Recent Study Finds Myelomeningocele Sac Associated with Worse Lower Extremity Neurologic Sequelae

Published on in In Utero Insights

Myelomeningocele (MMC) and myeloschisis (MS) are open spinal dysraphisms. In MMC, the neural placode extends through the spinal defect into a cerebrospinal fluid-filled meningeal sac, whereas in MS, an associated meningeal sac is absent and the cord remains within the spinal canal. In both disorders, leakage of cerebrospinal fluid (CSF) through the defect into the amniotic space has been hypothesized to result in loss of hydrostatic pressure in the spinal canal with consequent descent of the hindbrain through the foramen magnum. Loss of CSF results in a small posterior fossa and the classic Chiari II stigmata of downward displacement of the cerebellum and kinking of the brainstem.

Additional neurological damage results as the skin defect leaves neural tissue exposed and subject to mechanical trauma against the uterine wall and the neurotoxic effects of the amniotic fluid. The combined outcome of this abnormal developmental sequence culminates in lifelong disability with paralysis, incontinence and cognitive deficits.

The classic intracranial manifestations of open spinal dysraphisms can be demonstrated reliably by prenatal imaging studies and include the Chiari II malformation with a small posterior fossa, herniated cerebellar tonsils and ventriculomegaly. Talipes, or clubfoot deformity, and decreased lower-extremity motion are also sometimes present at the time of prenatal assessment, and lower extremity function is assessed routinely in cases of suspected spinal dysraphism.

We recently evaluated whether the presence of an MMC sac and sac size are associated with fetal talipes and abnormal lower-extremity function. We performed a search of a radiology database to identify cases of MMC and MS diagnosed prenatally at our Richard D. Wood Jr. Center for Fetal Diagnosis and Treatment from 2013 to 2017. All cases were evaluated between 18 and 25 weeks. Ultrasound reports were reviewed for talipes and impaired lower-extremity motion. In MMC cases, sac volume was calculated from ultrasound measurements. Magnetic resonance imaging reports were reviewed for hindbrain herniation. The association of presence of an MMC sac and sac size with talipes and impaired lower-extremity motion was assessed. Post-hoc analysis of data from the multicenter Management of Myelomeningocele Study (MOMS) randomized controlled trial was performed to confirm the study findings.

What we found is that compared with MS cases, MMC cases with hindbrain herniation had a significantly higher rate of talipes or impaired lower-extremity movement.

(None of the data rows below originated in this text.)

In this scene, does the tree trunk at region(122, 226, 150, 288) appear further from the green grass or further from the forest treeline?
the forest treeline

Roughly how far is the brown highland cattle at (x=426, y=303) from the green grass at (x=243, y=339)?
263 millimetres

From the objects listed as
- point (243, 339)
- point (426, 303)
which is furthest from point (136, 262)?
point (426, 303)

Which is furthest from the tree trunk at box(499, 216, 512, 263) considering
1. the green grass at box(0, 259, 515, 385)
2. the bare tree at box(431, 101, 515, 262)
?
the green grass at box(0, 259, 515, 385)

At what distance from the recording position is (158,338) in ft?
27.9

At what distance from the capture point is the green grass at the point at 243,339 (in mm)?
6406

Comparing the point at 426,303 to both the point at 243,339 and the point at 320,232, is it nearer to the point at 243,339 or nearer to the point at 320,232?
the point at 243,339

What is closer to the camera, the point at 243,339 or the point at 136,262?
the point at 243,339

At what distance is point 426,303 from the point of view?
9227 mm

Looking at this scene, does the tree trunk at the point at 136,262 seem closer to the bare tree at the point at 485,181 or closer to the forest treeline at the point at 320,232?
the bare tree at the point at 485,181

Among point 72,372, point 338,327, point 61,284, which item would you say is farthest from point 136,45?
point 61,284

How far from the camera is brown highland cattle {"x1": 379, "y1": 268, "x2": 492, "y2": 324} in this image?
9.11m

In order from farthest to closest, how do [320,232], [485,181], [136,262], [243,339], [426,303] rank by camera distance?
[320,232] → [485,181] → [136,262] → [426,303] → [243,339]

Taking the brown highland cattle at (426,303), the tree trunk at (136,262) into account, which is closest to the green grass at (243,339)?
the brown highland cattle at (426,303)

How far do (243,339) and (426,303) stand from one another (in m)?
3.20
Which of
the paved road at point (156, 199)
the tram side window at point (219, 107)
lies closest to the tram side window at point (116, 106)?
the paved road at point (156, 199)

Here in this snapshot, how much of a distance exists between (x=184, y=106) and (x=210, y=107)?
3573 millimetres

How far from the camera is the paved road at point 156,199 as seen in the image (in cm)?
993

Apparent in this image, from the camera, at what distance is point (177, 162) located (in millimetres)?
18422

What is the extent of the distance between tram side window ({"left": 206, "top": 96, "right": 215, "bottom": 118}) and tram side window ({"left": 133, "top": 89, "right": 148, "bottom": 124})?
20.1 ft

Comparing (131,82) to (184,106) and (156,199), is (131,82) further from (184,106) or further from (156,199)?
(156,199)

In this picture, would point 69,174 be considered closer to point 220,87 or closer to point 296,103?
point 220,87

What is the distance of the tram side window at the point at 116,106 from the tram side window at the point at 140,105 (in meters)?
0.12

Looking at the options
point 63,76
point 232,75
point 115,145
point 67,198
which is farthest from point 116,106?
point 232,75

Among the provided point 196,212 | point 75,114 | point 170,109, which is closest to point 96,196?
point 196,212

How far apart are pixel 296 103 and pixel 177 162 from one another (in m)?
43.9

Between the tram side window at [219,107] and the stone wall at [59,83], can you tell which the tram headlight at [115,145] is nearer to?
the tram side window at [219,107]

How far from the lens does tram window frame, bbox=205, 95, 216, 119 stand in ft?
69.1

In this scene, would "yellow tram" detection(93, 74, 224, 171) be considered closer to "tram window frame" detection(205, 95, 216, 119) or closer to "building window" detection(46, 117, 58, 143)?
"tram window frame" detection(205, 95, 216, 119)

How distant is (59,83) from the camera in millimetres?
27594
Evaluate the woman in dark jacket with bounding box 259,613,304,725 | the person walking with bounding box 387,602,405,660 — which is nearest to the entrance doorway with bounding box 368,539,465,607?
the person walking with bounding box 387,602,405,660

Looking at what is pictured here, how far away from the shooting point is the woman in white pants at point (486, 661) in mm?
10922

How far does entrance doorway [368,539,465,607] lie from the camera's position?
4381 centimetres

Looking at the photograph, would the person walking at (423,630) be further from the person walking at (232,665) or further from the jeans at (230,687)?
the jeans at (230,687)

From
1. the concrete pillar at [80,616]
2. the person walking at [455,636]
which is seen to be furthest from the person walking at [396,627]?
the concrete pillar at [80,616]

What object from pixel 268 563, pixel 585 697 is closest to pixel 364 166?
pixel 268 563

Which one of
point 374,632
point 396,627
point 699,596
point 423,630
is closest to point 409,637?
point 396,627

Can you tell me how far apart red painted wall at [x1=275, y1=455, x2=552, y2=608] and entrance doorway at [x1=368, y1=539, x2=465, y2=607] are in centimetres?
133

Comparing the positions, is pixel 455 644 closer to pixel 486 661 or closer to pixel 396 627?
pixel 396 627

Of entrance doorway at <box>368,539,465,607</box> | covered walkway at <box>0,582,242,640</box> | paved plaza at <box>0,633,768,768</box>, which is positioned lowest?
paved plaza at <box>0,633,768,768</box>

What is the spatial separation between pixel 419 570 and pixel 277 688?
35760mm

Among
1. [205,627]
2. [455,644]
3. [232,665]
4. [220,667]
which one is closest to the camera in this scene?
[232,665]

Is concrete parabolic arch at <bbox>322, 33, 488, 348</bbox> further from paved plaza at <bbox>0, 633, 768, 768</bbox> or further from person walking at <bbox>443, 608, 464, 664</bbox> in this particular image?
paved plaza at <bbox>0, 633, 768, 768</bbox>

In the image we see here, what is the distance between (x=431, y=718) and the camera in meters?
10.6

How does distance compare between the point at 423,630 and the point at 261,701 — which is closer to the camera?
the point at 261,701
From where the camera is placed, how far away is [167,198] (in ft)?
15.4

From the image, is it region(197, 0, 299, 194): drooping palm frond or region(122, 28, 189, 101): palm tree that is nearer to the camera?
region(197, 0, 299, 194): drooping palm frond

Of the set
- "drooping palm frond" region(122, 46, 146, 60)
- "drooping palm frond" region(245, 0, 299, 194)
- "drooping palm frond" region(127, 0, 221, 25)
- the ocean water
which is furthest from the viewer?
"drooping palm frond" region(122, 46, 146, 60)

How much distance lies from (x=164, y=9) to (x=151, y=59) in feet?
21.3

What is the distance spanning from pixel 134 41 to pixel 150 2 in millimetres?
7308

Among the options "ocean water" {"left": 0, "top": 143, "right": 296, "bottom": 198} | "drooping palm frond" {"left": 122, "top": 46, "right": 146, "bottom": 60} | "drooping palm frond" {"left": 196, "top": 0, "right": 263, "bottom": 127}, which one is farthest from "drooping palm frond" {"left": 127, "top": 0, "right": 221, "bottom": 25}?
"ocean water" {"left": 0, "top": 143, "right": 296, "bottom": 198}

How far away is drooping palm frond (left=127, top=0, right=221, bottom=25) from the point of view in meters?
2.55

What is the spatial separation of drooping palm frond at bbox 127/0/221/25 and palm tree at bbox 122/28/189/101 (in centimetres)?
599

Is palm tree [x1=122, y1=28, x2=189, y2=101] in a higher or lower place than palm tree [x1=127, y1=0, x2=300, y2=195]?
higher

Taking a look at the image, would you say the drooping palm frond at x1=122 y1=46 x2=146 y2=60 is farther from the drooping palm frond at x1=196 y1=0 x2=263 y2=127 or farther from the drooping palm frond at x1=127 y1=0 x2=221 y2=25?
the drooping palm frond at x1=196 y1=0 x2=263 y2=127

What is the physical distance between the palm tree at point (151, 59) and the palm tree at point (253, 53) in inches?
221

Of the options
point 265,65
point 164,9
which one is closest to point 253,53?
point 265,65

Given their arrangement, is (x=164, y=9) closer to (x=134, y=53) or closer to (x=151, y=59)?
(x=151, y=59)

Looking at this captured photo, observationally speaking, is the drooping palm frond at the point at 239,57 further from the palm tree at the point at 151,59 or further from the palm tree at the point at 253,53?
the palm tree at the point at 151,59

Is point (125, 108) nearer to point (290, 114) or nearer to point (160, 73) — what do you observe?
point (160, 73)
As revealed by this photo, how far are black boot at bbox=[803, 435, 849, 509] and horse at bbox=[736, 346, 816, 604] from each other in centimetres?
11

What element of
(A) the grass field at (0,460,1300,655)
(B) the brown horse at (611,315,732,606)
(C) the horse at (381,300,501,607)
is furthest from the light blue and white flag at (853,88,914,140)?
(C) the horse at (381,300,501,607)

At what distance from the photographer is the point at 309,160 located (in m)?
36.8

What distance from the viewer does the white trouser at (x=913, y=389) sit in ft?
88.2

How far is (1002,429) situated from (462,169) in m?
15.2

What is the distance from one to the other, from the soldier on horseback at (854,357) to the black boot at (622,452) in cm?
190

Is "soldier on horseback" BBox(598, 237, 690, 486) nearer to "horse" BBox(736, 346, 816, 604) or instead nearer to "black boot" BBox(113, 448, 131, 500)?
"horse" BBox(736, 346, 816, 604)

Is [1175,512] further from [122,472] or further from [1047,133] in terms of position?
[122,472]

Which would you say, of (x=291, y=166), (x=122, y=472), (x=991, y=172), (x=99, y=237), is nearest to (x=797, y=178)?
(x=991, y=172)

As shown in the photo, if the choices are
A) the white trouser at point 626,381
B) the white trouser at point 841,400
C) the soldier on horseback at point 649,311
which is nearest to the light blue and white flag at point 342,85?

These findings — which were recently published in Ultrasound in Obstetrics & Gynecology — suggest that in fetuses with open spinal dysraphism, the risk of talipes is increased with an MMC sac, and that a larger sac may result in additional injury through mechanical stretching of the nerves.

A ‘two-hit’ hypothesis has been proposed to account for the final neurological outcome in open spinal dysraphism.

  1. Failure of neural tube closure represents the first ‘hit’
  2. Prolonged exposure of the neural elements to the intrauterine environment represents the second ‘hit’

The higher rate of prenatal talipes in MMC and the positive correlation between sac size and prenatal lower-extremity impairment suggest that additional neurological injury may occur through stretching of the neural placode and nerves from CSF hydrostatic forces within the MMC sac. This would represent a third acquired mechanism of injury (i.e., a ‘third hit’), adding to the mechanical injury from the uterine wall and amniotic fluid chemotoxicity experienced by the exposed spinal tissue. This damaging ‘stretch’ is not a factor in MS as no sac is present and the CSF streams out of the defect, unimpeded by a sac.

The presence of an MMC sac was associated with a significantly lower incidence of hindbrain herniation, which is similar to previous reports. These findings further support that MMC sac size may have a protective effect on the degree of hindbrain herniation by decreasing egress of CSF into the amniotic space and thereby maintaining some hydrostatic pressure within the spinal canal. Although the presence of a larger sac may exhibit a protective effect against hindbrain herniation, this paradoxically may increase the risk of talipes through increased traction of the neural placode and nerve roots.

The findings from this study may be of value in both prenatal counseling and pregnancy management, as they suggest that the fetal spinal cord and nerves are uniquely sensitive to stretch injury.

Intraoperative photographs of myelomeningocele (MMC) and myeloschisis (MS)

Image: Intraoperative photographs of myelomeningocele (MMC) (a) and myeloschisis (MS) (b) seen through hysterotomy during open fetal surgery. Neural placode and spinal nerves are stretched by distended sac in MMC case (a), whereas neural elements remain within canal in MS case (b).